I've watched dangerous, angry, mentally-ill ED kids tear apart students on the playground and beat the snot out of them. The principal's solution? Take away the bully's recess and PUT HIM IN THE KIDERGARTEN CLASS TO WORK WITH K KIDS! Yeah, I'm not kidding. And another kid who thrashed another student within an inch of his life on the playground got a behavior referral, but not before my principal took him into our teacher staff room and bought him a cookie and Pepsi, telling him, "I know you're a good kid." My friend and I have watched as principals have come and go, and they all don't want to deal with bullying, harassment, violence, and apathy. Why? Because if they suspend a kid, that goes to the district office. The D.O. keeps statistics on how many suspensions there are. If there are too many, the principal looks bad and gets called on it. So, principals turn a blind eye.

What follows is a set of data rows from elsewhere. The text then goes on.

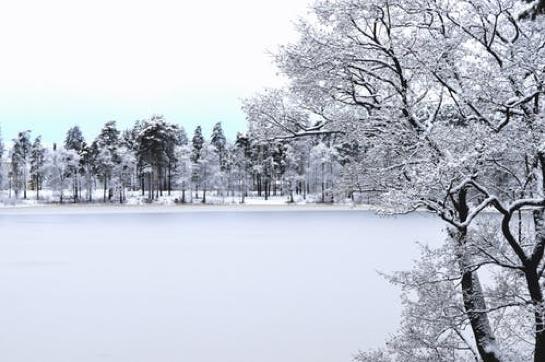 Brianna-White-winter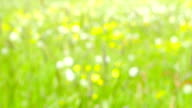 Abstract Nature Background - defocused video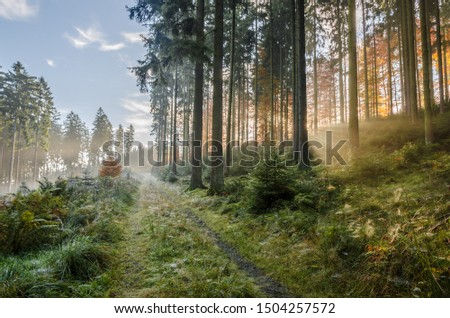 Misty morning in autumn in the forest with sunbeams and lots of spider webs, Germany #1504257572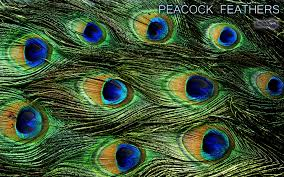New Peacock Feather HDQ Cover Wallpapers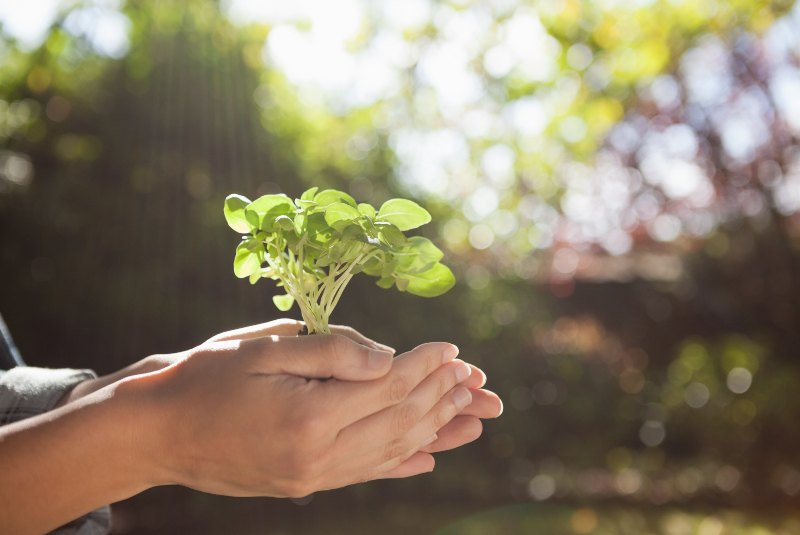 Cultura ambiental: 5 claves para aplicarla en tu empresa
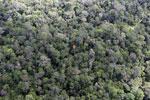Borneo rainforest -- sabah_aerial_1040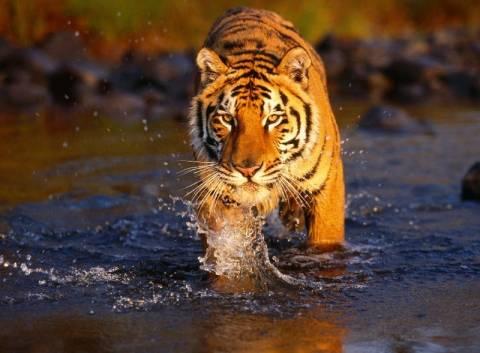 Ινδία: Οι τίγρεις απειλούνται από την ανάπτυξη του τομέα ενέργειας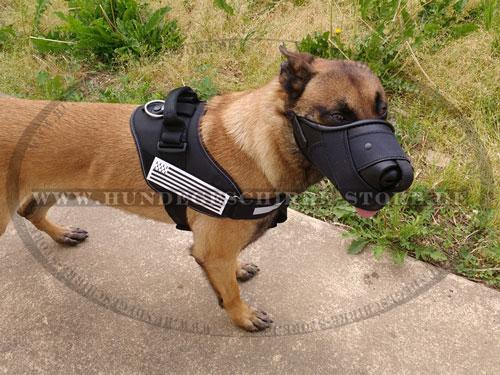 Designer-Maulkorb aus Leder und Nylon für Diensthunde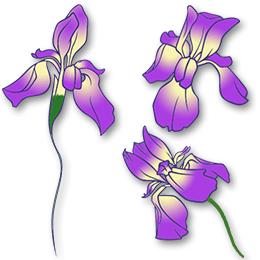 1a25dd43c Purple Ink Iris Flowers Tattoo Design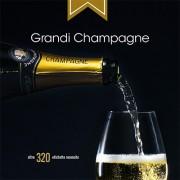 Guida Grandi Champagne edizione 2016-17
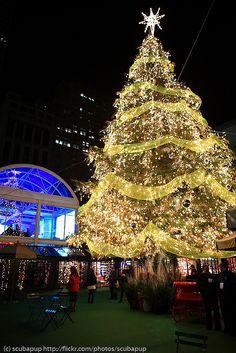 Bryant park Christmas tree, NYC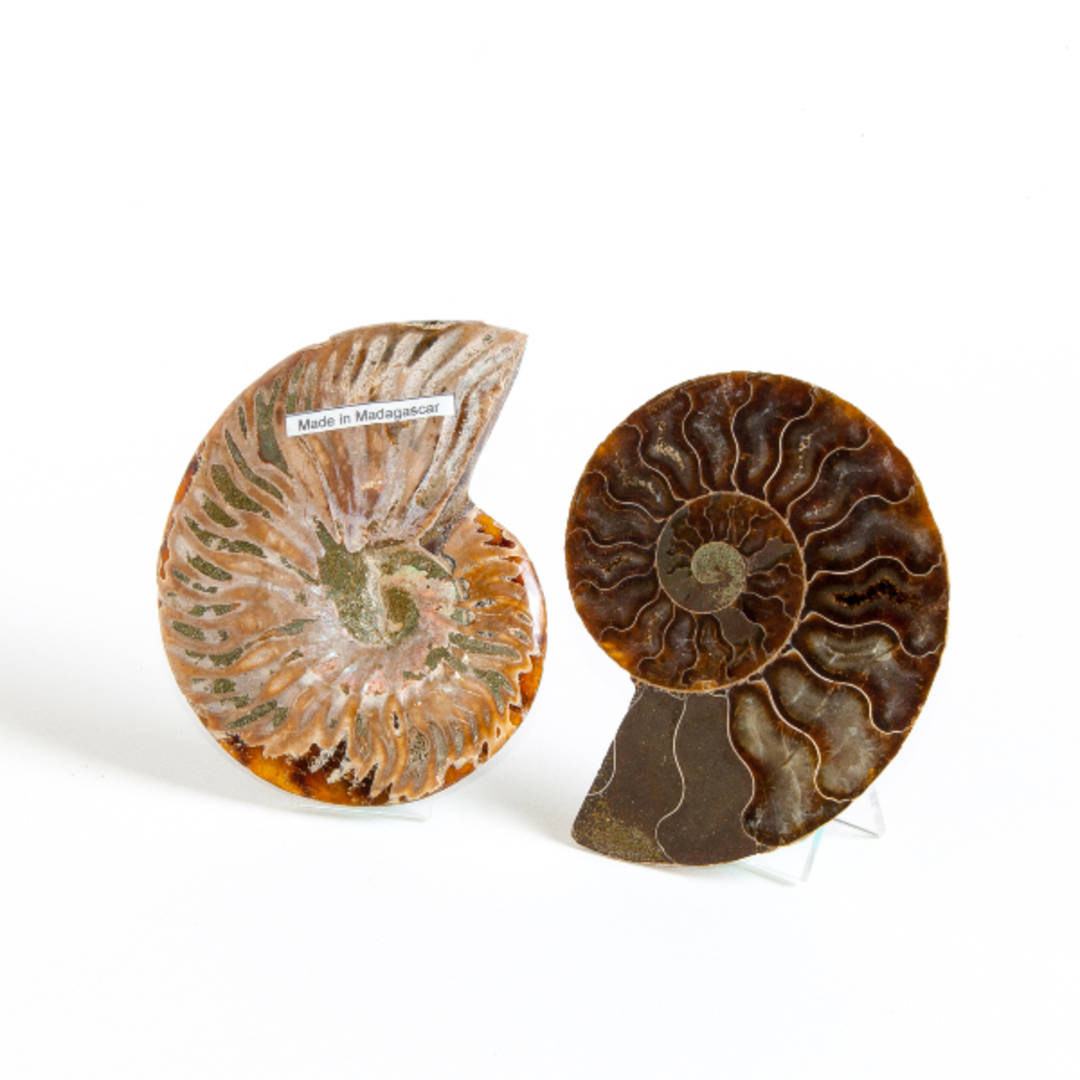Ammonite Pair (Polished)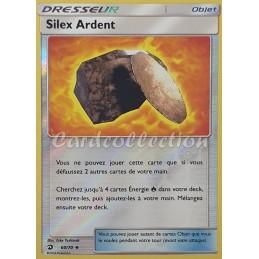 Silex Ardent 60/70 Carte Pokémon™ Dresseur reverse Neuve VF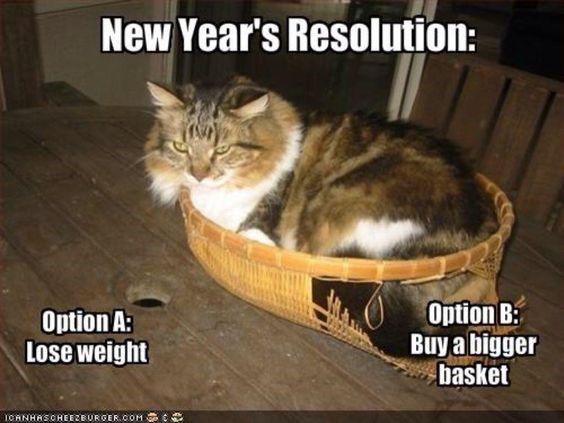 Cat - New Year's Resolution: Option B Buy a bigger basket Option A: Lose weight OANHASOHEEEEUROEK.COM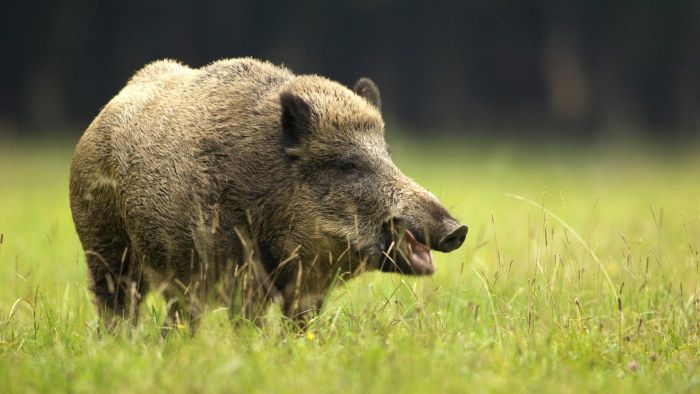 What Is a Female Boar Called?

A good example is about 8 years ago we had a new fifth grade teacher. The sixth grade teacher down the hall was having tons of trouble with this insane kid in his class. The kid told the teacher to "go F himself" and was beating up kids in the classroom! The teacher knew the principal wouldn't do anything, so he kicked the kid out, sent him to the new fifth grade teacher. The kid got mad at the new teacher when he got up to leave because Tom, the new teacher, gently touched his shoulders indicating "sit down, you're staying put." The kid went and got a baseball bat and ran at Tom, trying to swing it into his head and pummel him. The next day the mom of this psycho kid filed charges against TOM for touching his shoulders! Never mind the kid used a baseball bat!
The special ed system is a joke. They just do paperwork and tell parents what they want to hear. Speech is a joke. They meet with kids twice a week for 10 MINUTES!!! Then they make it "seem" that so much is going on. Sometimes they don't call kids for weeks.
For "Christmas" kids can sing and learn "Grandma got run over a reindeer," but anything about Christ is O-U-T!
Public education is in ashes. I'm too far in to get out now, and I fight my butt off to make a difference. But trust me, with these parameters, the public's stupidity, bad parenting, bullies and the PTA having more power than teachers, and just the modern secular junk we shovel, I don't believe in the very system I work in!
"As long as the experience isn't some super fanatic holy-roller wackadoodle cult..."
Well Gurney, I DID specify that this is Southern Baptist Convention!!!
As for private/religious vs public schools, my wife and I very much agree that we will likely go the public route. If we feel the need to go to a private school after 6th grade or so, it could likely be a boarding school whose practices we would vet heavily prior to any placement. We want our kids to be mainline Americans who also are good Orthodox Chrisitians.